Stand: 05.06.2024 05:00 Uhr

Heute ist bundesweiter Hitzeaktionstag. Ziel ist, auf das Thema Hitzeschutz für die Bevölkerung aufmerksam zu machen. Viele Städte im Norden setzen dabei auf ein Umdenken im Städtebau, manche auf einen Hitzeaktionsplan. Was die einzelnen Städte vorhaben, zeigt unser Überblick.

von Lilli Michaelsen, Daniel Sprenger und Marc-Oliver Rehrmann

Bis zu 40 Grad Hitze selbst in Hamburg, auch sonst verbreitet weit über 30 Grad: In den zurückliegenden Sommern gab es auch in Norddeutschland vielerorts Rekord-Temperaturen - eine Folge des Klimawandels. Und Hitzewellen dürften nach Erkenntnissen von Klimaforschern künftig noch länger anhalten und heftiger ausfallen. Die Region Hannover etwa rechnet damit, dass die Jahresdurchschnitts-Temperatur dort bald den Werten von Venedig und Mailand entspricht.
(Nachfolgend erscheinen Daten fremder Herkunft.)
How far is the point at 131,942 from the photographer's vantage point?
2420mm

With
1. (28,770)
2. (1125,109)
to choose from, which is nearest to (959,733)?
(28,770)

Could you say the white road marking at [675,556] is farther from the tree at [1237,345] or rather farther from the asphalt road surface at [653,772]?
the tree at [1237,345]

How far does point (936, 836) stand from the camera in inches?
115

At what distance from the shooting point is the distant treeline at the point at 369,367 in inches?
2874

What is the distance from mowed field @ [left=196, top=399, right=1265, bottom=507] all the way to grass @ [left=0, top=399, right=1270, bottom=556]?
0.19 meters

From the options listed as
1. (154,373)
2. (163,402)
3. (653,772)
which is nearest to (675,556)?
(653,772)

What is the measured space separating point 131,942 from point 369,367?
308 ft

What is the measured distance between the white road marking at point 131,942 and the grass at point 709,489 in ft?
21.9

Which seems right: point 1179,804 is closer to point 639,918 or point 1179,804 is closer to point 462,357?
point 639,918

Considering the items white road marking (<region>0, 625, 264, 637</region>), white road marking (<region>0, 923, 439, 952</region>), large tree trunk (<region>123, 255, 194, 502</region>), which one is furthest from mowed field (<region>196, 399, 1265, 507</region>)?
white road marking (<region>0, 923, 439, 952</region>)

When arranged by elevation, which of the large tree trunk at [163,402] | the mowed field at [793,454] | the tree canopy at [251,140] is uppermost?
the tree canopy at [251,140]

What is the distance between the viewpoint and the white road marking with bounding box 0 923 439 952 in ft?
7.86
Um die Bevölkerung vor den Folgen der großen Hitze zu schützen und die Städte auch baulich anzupassen, gibt es in der Region Hannover seit dem Jahr 2023 einen Aktionsplan. "Durch die dichte Bebauung heizt sich der urbane Raum ganz stark auf", sagt Umweltdezernent Jens Palandt von der Region Hannover. "Mit vielen kleinen und größeren Maßnahmen lässt sich da Abhilfe schaffen." Ein positives Beispiel ist in der Stadt Ronnenberg zu finden.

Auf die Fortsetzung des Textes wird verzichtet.